While we too should critically reflect when it comes to our health or popular advice about it, as a displaced scholar and as a historian of modern Turkey and its emergence from the Ottoman Empire, I never thought that watching a show would have such an impact on my way of thinking about events in Turkey that affected my family.
Great Population Exchange
The show spotlights problems affecting modern Turkey seen through different characters.
Following Sevgi, other main characters, Leyla (Seda Bakan) and Ada (Tuba Büyüküstün) also attend the group therapy. Throughout the series, we watch how an important trauma experienced in earlier generations — including events like earthquakes, political repression and sexual violence — affects their lives.
One of the main characters, Leyla, learns she inherited her fear of water from her great-grandmother, who was Greek with a Turkish husband living in Crete during the early 1920s.
The show depicts what is known as the Great Population Exchange between Turkey and Greece. This happened when the newly established Turkish republic signed a mutual exchange agreement with Greece in 1923 as a result of the Turkish War of Independence against the occupying allied forces between 1918-23. Due to the hostilities between Turkish and Greek forces, both countries decided to exchange populations in the aftermath of the war.
In the exchange, Leyla’s great-grandmother was left behind. Because she was Greek, she had to remain in Greece according to the Lausanne Peace Treaty signed between the two countries.
When she tried to illegally cross the sea to be united with her family, she was drowned by the Turkish boatman. This population exchange was not the first of its kind between Turkey and Greece.
Balkan Wars
In 1912, as a result of the Balkan Wars, Muslims and Turks living in the Balkans had to emigrate to Anatolia. My maternal grandparents were also among those Turks who had to leave their homeland in Thessaloniki (in present-day Greece) and emigrate to Izmir along the Anatolian coast.
The number of Turkish citizens whose ancestors emigrated from the Balkans in the early 20th century is estimated to be around 20 million today, which constitutes a quarter of the Turkish population.
Turkey’s problems related with internal migration and urbanization can be traced back to the early 20th century, and the important demographic transition experienced during the early years of the republic.
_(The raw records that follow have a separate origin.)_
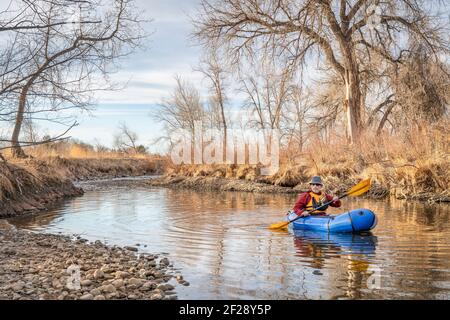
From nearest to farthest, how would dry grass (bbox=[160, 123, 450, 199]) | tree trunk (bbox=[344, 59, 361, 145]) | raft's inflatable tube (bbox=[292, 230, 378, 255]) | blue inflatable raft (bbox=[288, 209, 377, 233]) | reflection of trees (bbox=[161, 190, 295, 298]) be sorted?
reflection of trees (bbox=[161, 190, 295, 298]), raft's inflatable tube (bbox=[292, 230, 378, 255]), blue inflatable raft (bbox=[288, 209, 377, 233]), dry grass (bbox=[160, 123, 450, 199]), tree trunk (bbox=[344, 59, 361, 145])

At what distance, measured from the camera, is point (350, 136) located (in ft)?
68.4

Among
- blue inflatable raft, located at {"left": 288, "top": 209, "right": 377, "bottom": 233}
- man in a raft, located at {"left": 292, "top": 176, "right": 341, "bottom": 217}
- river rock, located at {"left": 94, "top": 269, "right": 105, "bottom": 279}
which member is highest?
man in a raft, located at {"left": 292, "top": 176, "right": 341, "bottom": 217}

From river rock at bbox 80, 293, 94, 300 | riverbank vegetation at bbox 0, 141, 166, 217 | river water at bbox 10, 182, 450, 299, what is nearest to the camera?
river rock at bbox 80, 293, 94, 300

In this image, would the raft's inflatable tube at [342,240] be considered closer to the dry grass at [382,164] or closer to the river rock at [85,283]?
the river rock at [85,283]

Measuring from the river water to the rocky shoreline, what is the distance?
0.33m

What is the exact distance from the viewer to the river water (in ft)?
17.5

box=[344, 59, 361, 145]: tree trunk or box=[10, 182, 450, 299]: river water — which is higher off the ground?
box=[344, 59, 361, 145]: tree trunk

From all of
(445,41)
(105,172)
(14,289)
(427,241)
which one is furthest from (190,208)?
(105,172)

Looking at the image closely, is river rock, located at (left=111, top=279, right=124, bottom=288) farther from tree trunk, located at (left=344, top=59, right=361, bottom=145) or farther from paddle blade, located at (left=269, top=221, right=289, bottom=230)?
tree trunk, located at (left=344, top=59, right=361, bottom=145)

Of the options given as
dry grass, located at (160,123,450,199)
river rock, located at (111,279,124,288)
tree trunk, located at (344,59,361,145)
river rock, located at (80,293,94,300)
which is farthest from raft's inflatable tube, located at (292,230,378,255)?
tree trunk, located at (344,59,361,145)

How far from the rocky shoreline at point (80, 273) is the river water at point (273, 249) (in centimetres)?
33

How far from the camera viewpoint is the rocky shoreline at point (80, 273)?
15.7 feet

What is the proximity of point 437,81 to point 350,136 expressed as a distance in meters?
4.26

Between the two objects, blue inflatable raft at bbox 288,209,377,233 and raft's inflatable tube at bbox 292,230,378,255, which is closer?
raft's inflatable tube at bbox 292,230,378,255
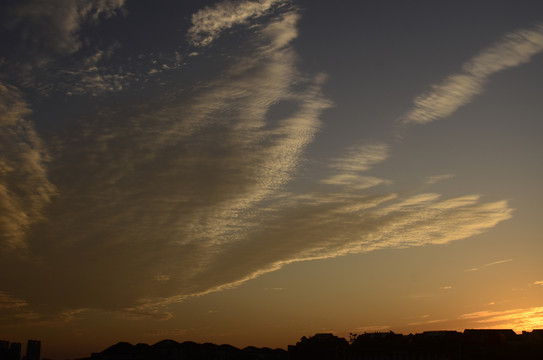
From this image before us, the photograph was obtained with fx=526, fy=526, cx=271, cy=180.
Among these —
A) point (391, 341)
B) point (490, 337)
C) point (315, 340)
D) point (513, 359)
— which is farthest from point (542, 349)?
point (315, 340)

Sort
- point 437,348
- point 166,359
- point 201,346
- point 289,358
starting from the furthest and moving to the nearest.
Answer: point 201,346
point 166,359
point 289,358
point 437,348

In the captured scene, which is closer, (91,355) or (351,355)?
(351,355)

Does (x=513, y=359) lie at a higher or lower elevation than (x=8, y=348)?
lower

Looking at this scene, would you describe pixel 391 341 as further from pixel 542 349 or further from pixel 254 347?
pixel 254 347

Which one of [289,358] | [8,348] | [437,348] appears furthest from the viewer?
[8,348]

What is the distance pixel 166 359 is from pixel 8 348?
95.1 meters

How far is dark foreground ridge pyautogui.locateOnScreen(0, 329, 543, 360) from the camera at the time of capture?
3455 inches

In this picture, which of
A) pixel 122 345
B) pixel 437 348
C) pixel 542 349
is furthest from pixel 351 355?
pixel 122 345

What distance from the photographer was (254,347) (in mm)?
150250

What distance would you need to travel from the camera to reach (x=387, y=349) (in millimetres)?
100438

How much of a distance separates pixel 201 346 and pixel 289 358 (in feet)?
131

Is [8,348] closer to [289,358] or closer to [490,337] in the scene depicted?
[289,358]

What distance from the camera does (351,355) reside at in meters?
106

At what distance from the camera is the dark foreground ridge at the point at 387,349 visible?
8775 centimetres
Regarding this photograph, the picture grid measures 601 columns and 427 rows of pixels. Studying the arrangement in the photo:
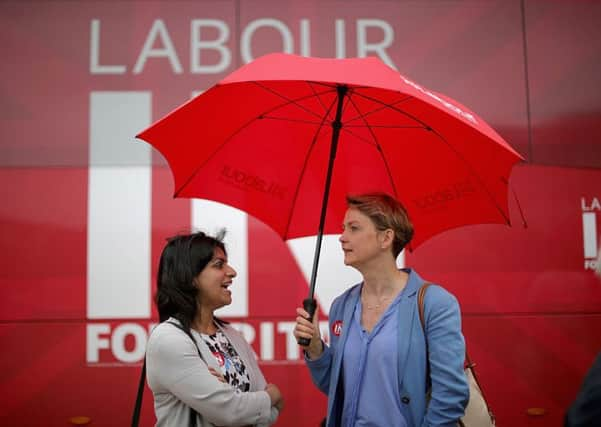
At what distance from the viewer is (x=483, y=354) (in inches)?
158

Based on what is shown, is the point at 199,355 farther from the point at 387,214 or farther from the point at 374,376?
the point at 387,214

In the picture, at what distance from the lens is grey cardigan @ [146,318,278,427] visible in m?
2.30

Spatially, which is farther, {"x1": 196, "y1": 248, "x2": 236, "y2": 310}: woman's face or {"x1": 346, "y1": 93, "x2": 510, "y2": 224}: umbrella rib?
{"x1": 196, "y1": 248, "x2": 236, "y2": 310}: woman's face

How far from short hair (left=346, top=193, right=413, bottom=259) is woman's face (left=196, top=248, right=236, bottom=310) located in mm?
583

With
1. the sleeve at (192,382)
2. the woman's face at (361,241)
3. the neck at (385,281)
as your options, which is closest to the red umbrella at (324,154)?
the woman's face at (361,241)

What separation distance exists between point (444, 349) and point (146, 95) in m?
2.60

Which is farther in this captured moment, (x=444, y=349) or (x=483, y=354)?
(x=483, y=354)

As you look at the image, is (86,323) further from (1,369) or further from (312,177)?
(312,177)

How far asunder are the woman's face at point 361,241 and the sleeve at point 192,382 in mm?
679

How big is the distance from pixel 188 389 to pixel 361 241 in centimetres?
84

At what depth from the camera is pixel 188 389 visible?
7.54 ft

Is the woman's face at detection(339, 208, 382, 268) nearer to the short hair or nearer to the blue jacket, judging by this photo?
the short hair

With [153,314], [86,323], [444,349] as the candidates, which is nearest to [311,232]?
[444,349]

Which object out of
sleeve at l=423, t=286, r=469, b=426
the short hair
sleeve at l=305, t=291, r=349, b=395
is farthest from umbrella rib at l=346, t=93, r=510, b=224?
sleeve at l=305, t=291, r=349, b=395
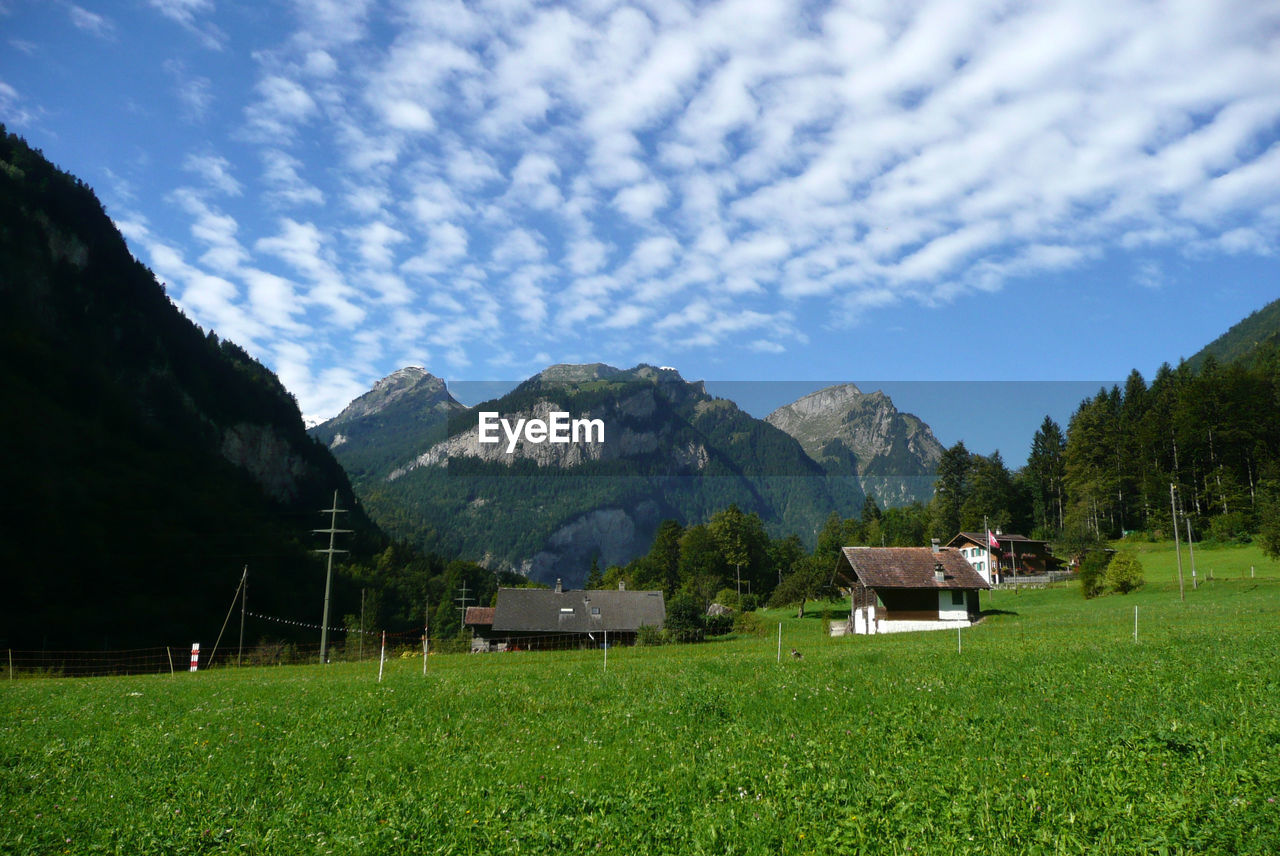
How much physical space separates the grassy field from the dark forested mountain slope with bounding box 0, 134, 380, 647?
6417cm

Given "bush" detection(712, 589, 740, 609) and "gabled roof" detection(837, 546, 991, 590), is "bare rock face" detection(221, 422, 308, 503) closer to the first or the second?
"bush" detection(712, 589, 740, 609)

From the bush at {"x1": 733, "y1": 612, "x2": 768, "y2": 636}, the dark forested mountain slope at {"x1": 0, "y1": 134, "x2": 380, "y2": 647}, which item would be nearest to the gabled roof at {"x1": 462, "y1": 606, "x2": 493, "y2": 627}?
the dark forested mountain slope at {"x1": 0, "y1": 134, "x2": 380, "y2": 647}

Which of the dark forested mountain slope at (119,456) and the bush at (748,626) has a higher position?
the dark forested mountain slope at (119,456)

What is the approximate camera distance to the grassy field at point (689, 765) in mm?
7363

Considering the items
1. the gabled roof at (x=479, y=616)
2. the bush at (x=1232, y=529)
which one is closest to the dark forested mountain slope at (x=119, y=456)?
the gabled roof at (x=479, y=616)

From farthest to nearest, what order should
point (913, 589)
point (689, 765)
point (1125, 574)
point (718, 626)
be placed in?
1. point (718, 626)
2. point (1125, 574)
3. point (913, 589)
4. point (689, 765)

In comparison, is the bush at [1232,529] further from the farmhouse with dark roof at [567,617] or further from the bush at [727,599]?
the farmhouse with dark roof at [567,617]

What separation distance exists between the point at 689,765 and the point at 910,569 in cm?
4605

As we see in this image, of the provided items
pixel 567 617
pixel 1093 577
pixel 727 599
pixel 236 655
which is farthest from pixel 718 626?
pixel 236 655

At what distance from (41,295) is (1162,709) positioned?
130 metres

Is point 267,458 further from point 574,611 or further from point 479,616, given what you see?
point 574,611

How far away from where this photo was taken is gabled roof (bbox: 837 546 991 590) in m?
50.2

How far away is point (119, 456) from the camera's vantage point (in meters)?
90.6

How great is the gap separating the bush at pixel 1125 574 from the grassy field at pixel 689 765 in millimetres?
44877
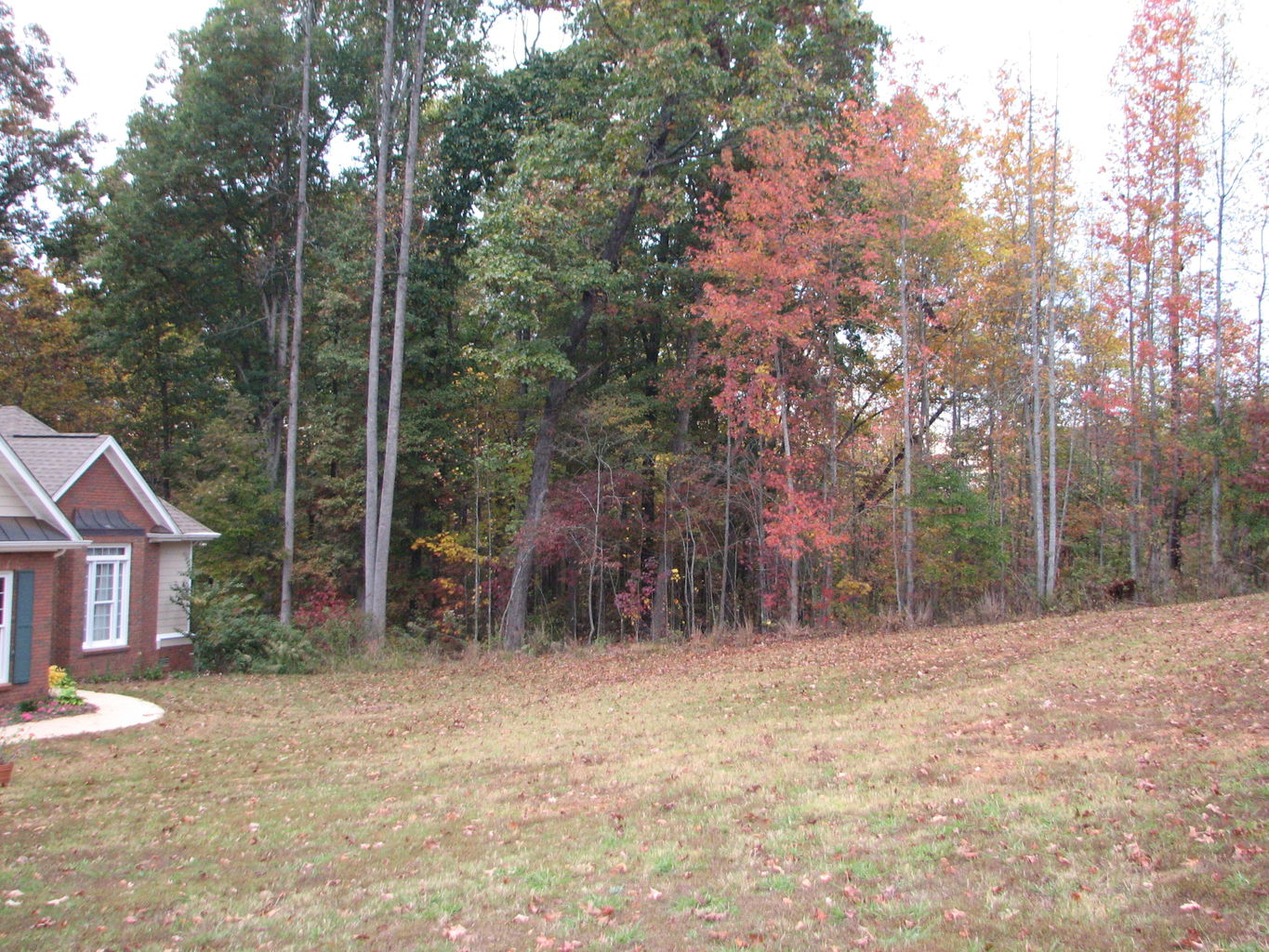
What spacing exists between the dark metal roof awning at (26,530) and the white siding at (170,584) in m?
6.12

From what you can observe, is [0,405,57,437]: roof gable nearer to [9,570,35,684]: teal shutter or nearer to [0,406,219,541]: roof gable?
[0,406,219,541]: roof gable

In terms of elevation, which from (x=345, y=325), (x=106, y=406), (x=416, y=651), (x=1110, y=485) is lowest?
(x=416, y=651)

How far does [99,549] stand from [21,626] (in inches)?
200

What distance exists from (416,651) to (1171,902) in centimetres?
1922

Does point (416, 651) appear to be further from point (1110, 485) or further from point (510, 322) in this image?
point (1110, 485)

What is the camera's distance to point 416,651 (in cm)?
2197

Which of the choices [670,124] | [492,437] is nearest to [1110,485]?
[670,124]

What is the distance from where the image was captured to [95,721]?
40.8 feet

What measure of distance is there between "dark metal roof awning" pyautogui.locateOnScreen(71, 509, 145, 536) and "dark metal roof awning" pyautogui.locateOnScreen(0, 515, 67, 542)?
3752 millimetres

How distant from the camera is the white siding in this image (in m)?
19.8

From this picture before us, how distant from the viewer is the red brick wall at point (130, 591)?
55.5 feet

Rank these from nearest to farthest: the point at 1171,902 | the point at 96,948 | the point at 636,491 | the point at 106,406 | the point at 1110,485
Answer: the point at 1171,902
the point at 96,948
the point at 636,491
the point at 1110,485
the point at 106,406

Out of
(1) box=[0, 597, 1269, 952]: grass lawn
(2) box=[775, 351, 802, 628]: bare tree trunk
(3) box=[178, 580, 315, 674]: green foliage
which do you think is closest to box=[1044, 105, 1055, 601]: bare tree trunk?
(2) box=[775, 351, 802, 628]: bare tree trunk

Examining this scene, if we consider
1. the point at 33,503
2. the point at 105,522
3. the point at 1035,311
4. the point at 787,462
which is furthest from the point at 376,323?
the point at 1035,311
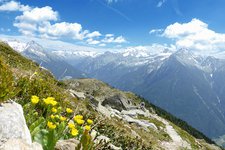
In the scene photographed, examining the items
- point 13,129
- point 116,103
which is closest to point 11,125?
point 13,129

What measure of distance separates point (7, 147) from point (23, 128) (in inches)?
56.0

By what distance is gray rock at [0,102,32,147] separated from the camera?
4953 millimetres

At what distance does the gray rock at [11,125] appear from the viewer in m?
4.95

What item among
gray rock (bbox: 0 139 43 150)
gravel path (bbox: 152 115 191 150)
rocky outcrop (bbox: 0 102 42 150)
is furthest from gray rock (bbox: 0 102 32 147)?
gravel path (bbox: 152 115 191 150)

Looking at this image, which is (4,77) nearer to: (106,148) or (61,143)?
(61,143)

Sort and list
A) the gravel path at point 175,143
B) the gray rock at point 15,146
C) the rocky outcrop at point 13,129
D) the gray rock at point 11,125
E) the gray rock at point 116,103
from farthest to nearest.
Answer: the gray rock at point 116,103 → the gravel path at point 175,143 → the gray rock at point 11,125 → the rocky outcrop at point 13,129 → the gray rock at point 15,146

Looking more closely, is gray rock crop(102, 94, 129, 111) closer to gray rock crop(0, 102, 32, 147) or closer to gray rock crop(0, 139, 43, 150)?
gray rock crop(0, 102, 32, 147)

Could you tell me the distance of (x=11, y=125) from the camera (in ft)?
17.0

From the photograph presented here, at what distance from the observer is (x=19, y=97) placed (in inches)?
356

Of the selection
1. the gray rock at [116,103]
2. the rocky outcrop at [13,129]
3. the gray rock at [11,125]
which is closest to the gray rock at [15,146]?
the rocky outcrop at [13,129]

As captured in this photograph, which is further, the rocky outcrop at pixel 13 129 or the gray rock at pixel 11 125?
the gray rock at pixel 11 125

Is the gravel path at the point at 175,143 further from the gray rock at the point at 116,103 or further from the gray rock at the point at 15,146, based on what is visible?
the gray rock at the point at 116,103

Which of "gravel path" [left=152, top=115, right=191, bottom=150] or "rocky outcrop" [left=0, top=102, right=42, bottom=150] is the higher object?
"rocky outcrop" [left=0, top=102, right=42, bottom=150]

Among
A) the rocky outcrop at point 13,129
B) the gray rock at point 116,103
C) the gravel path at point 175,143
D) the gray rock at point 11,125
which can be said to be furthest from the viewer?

With the trend of internal migration from rural to urban areas, Turkey experienced urban sprawl. At the same time, a lack of transportation, infrastructure, roads and housing caused slums to become widepsread in urban areas.
Cold War conflict
The character Sevgi believed since childhood she was at fault for her father being stabbed to death on her birthday. However, she learns from her mother her real father was a revolutionary who was shot at a meeting.
This context refers to how during the Cold War, Turkey was a hotbed of ideological conflict. Different leftist and rightist factions operated in the cities and universities, which caused polarization in society until the late 1990s.
Following the 1980 military coup, the Turkish state implemented a strict policy against the leftist / revolutionary groups within the country. As a result of this, thousands of leftist intellectuals became political exiles in Europe. My maternal uncle, poet and activist Cengiz Dogu, was one of them.
As my research has examined in relationship to Turkey, authoritarian regimes and the oppression of intellectuals and dissidents ended with forced emigration of the educated masses out of the country. This meant Turkey was left in a cycle of underdevelopment.
Times of displacement
Through watching this show, both as a historian and as a displaced scholar, it occurred to me that my quest for academic freedom has, in a sense, duplicated a family tradition of trauma through displacement.
Maybe, in times of displacement, what we need is to acknowledge ties with our past and start a new life, just like the soundtrack of Another Self suggests.